Friday, November 5, 2010

Interesting Obama history

I’ve been alerted to an interesting Boston Globe article about Barack Obama’s role, when he was in the Illinois legislature, in the attempt to get the state committed to universal health care. It turns out that the story very much prefigures the debates we’re having right now.
Obama later watered down the bill after hearing from insurers and after a legal precedent surfaced during the debate indicating that it would be unconstitutional for one legislative assembly to pass a law requiring a future legislative assembly to craft a healthcare plan.
During debate on the bill on May 19, 2004, Obama portrayed himself as a conciliatory figure. He acknowledged that he had “worked diligently with the insurance industry,” as well as Republicans, to limit the legislation’s reach and noted that the bill had undergone a “complete restructuring” after industry representatives “legitimately” raised fears that it would result in a single-payer system.
“The original presentation of the bill was the House version that we radically changed – we radically changed – and we changed in response to concerns that were raised by the insurance industry,” Obama said, according to the session transcript.
To be fair, the piece also says this:
During debate over the Health Care Justice Act, Obama also attacked the insurers, accusing the industry of “fear-mongering” by claiming, even after he made changes they wanted, that the bill would lead to a government takeover.
This story gives a lot of context to the debate over health reform now. Obama clearly sees himself playing the same role as president that he did as a state legislator — as a broker among groups, including the insurance industry, as someone who can find a compromise solution that’s acceptable to a wide range of opinion.
My thoughts: being president isn’t at all like being a state legislator, Illinois Republicans aren’t like the national Republican party, 2009 won’t be 2003, and the insurance industry’s opposition to national health reform — which must, if it is to mean anything, strike deep at the industry’s fundamental business — will be much harsher than its opposition to a basically quite mild state-level reform effort.
The point is that if national health reform is going to happen, it will be as the result of a no-holds-barred fight of an entirely different order from what Obama saw in Illinois. The president’s role will have to be far more confrontational, involve far more twisting of arms and rallying of the public against the special interests, than Obama’s role as a state legislator in the Illinois case.
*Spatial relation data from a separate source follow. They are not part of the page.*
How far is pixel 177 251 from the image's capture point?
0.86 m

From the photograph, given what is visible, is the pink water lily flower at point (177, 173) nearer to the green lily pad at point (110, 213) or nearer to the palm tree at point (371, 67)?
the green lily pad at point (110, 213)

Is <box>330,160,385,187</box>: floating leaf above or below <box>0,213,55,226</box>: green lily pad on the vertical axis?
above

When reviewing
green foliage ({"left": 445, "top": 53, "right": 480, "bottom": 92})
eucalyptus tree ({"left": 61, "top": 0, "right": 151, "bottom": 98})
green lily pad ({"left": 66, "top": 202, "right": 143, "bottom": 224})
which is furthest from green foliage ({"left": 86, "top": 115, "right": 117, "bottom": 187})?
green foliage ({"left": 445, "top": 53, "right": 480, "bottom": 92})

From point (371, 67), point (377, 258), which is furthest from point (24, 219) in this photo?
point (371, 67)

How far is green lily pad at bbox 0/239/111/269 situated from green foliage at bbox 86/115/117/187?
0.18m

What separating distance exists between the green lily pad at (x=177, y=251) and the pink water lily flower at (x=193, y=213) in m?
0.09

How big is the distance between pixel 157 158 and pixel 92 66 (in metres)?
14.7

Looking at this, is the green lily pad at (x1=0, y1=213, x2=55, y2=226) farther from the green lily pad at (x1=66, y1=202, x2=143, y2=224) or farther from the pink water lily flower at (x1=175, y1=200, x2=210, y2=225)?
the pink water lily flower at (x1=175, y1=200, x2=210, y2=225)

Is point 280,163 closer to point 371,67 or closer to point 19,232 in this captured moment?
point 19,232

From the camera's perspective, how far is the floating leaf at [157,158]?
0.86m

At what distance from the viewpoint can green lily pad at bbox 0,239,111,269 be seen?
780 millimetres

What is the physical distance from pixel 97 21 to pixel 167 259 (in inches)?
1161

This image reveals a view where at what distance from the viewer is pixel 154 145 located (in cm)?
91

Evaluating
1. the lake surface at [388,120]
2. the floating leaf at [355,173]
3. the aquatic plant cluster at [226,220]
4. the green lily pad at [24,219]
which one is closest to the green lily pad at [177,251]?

And it will take place against a backdrop of fierce attacks not just from the industry but from Republicans who fear, rightly, that any kind of reform will move the country in a more liberal direction.
My worries about Obama are that he doesn’t seem to understand this — that he thinks that in 2009, as president, he can broker a national health care reform the same way that as a state legislator, in 2003, he brokered a deal that mollified the insurance industry. That’s a recipe for getting nowhere.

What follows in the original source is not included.